Saudi women can now live without male guardian
Male guardians will no longer be able to pursue legal claims against women under their guardianship who choose to live alone, after an article in the draconian "absenteeism" legislation was scrapped, Saudi-based Makkah newspaper reported.
Instead, unmarried women, divorcees, and widows will be allowed to live alone without the permission of their guardians - roles which can be held by the women's father, brother or even son.
Exceptions in cases where the women is "suspected" of a crime remain, raising the possibility of whether such allegations could be used by guardians to harass women who decide to live independently.
The newspaper praised the change, saying it gave women greater freedoms and opens the path to clamp down on male guardians it suggested exploited the law.

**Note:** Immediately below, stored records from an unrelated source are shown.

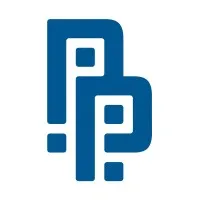 Price® Pump Company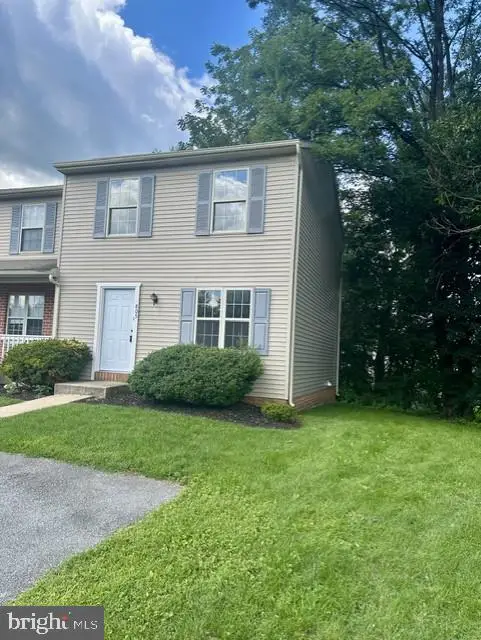 805 S 3rd St, Lebanon, PA 17042 - #1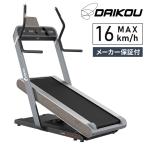 DAIKOU высота наклонение тип to красный Mill DK-6030EA. для бизнеса максимальная скорость 16km наклонение 36*C легкий частота использование объект гарантия производителя имеется -m Runner walking machine оплата при получении не возможно 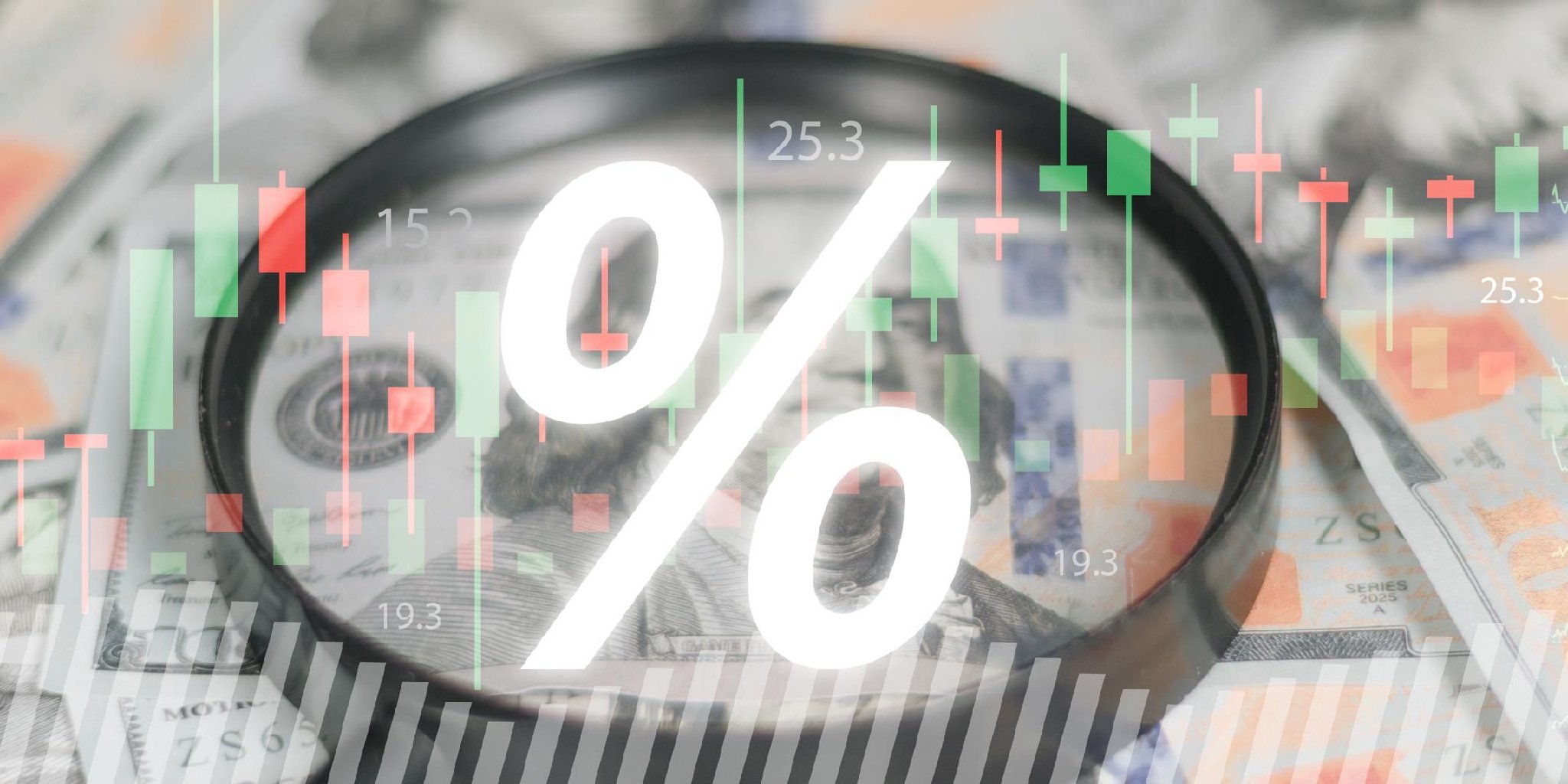 美聯(lián)儲再次降息預(yù)期強烈，概率99%背后的深度較量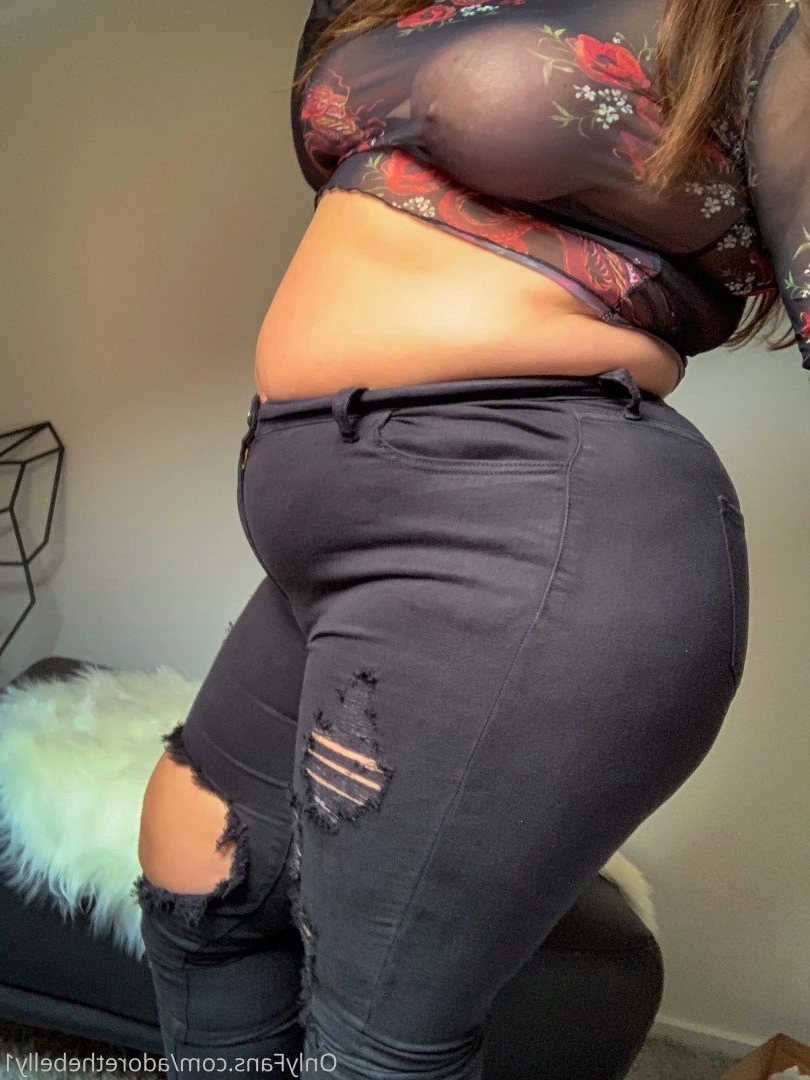 Adorethebelly [ adorethebelly1 ] Onlyfans leaked photo 3781665 on Hotleaks.tv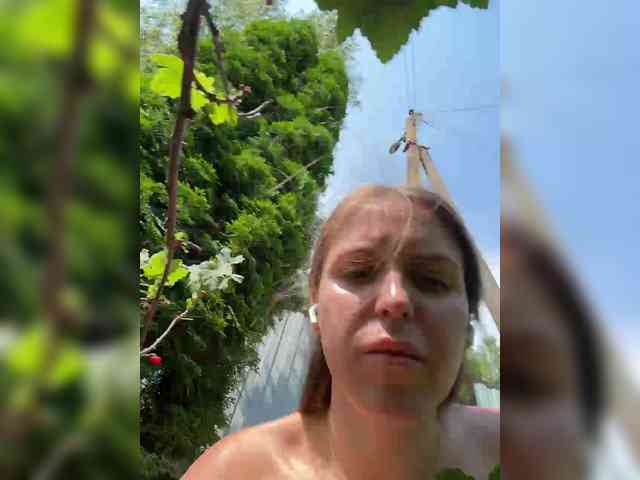 xxx chat room Zarina888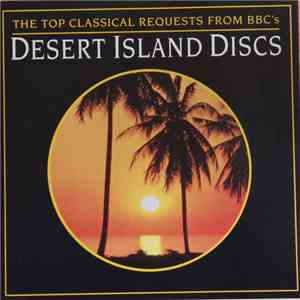 Various - Desert Island Discs mp3 album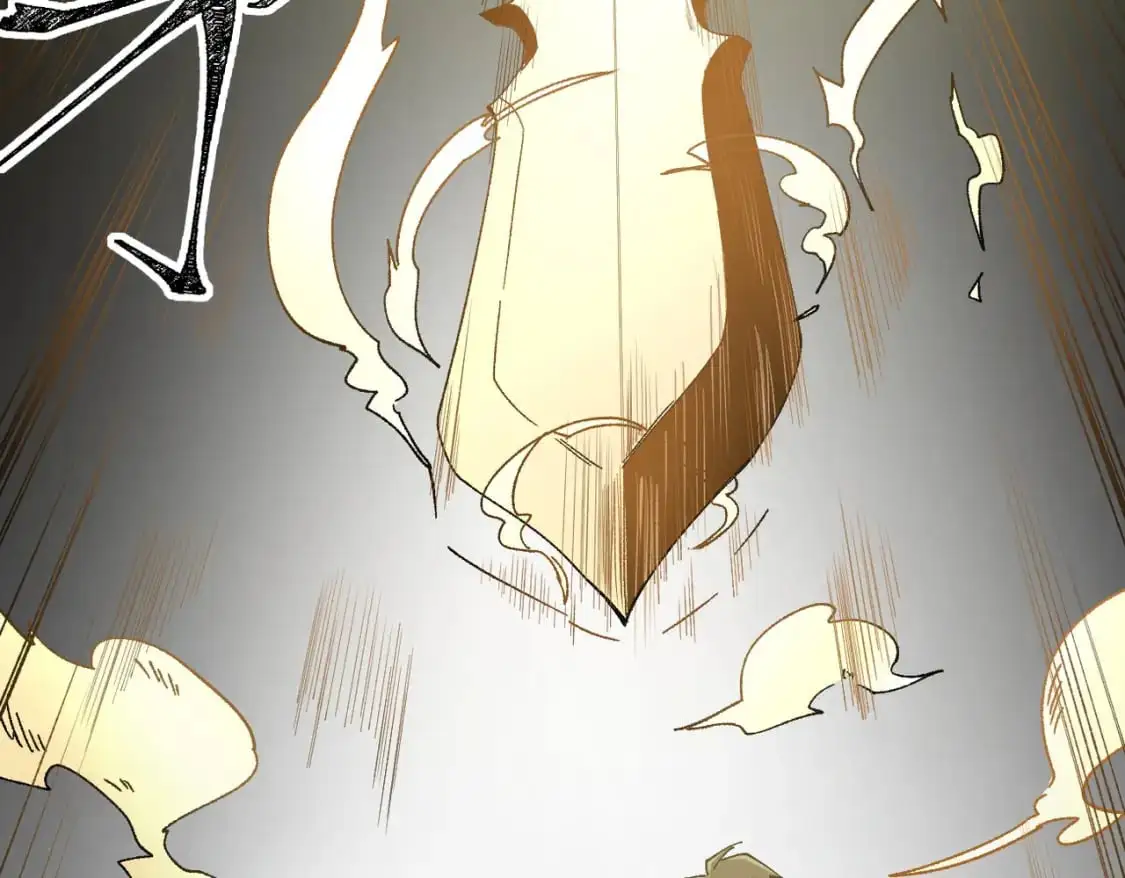 第87话：又是降临组织？他们......想让什么降临？ 第14页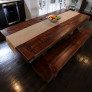 Rustic-Dining-Tables22 thumbnail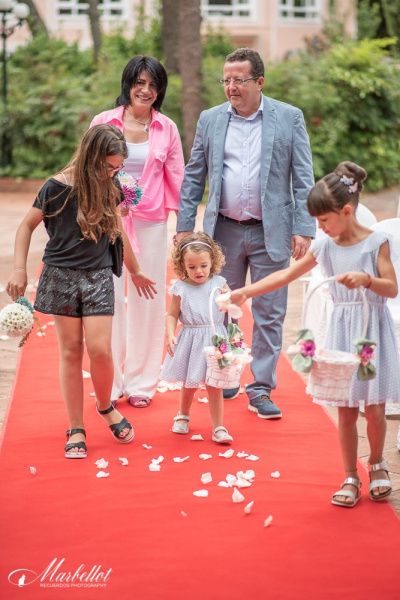 Boda
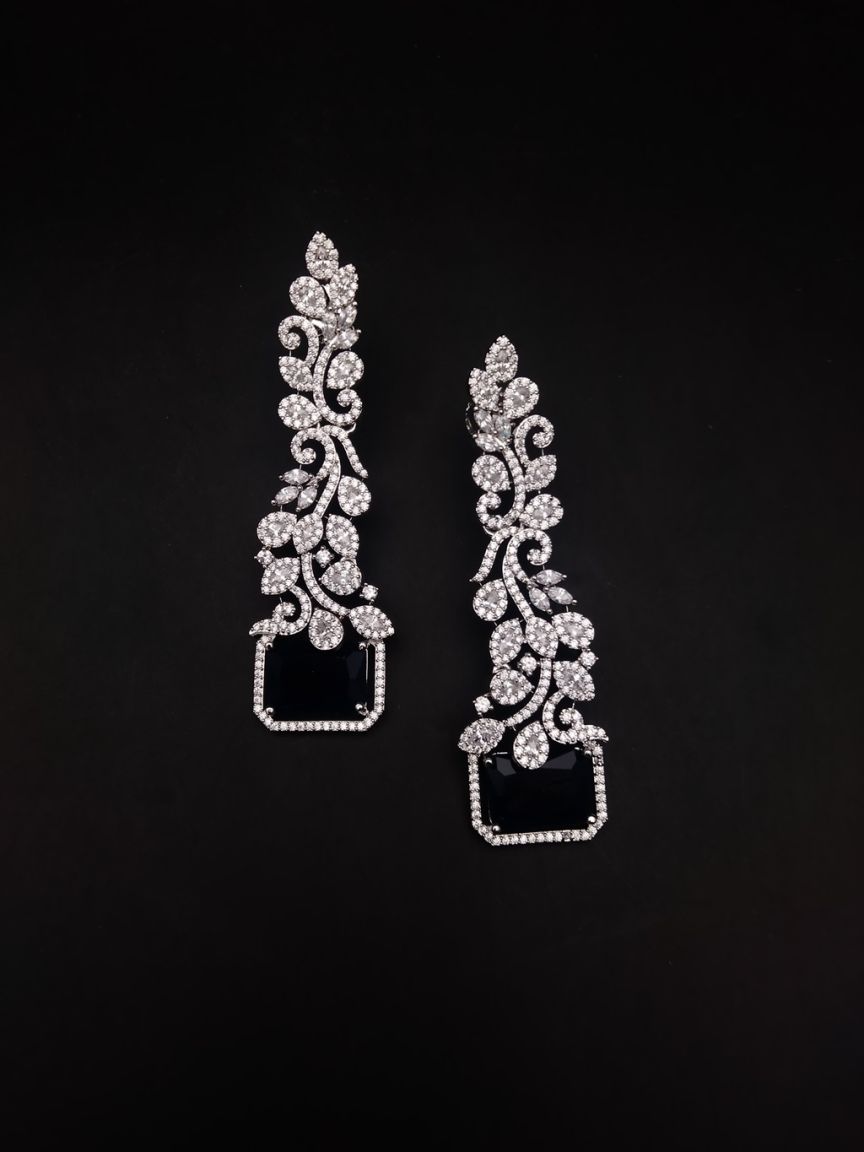 ad-earrings-ERAD41428NBS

It appears linked to a landmark ruling in favour 32-year-old Saudi writer Mariam Al Otaibi, who won a three-year legal battle against her family after they sued her for living and travelling alone, local media have reported.
Al Otaibi moved to Riyadh, where she was arrested in April 2017 after fleeing from her family home in Ar-Rass, 400km, citing the reason as abuse at the hand of her father and brothers.
The development also comes as part of Saudi Prince Mohamed bin Salman's Vision 2030 to liberalise the kingdom and oversee strides in women's rights.
In 2019, a decree was issued allowing women to travel abroad without permission from their guardians. Amendments that year also allowed women to register child birth, marriage or divorce to be issued essential documents.
Despite this, rights groups say that women's activists are still silenced, with discourse and mobilisation around women's rights heavily curtailed and many woman rights activists put behind bars.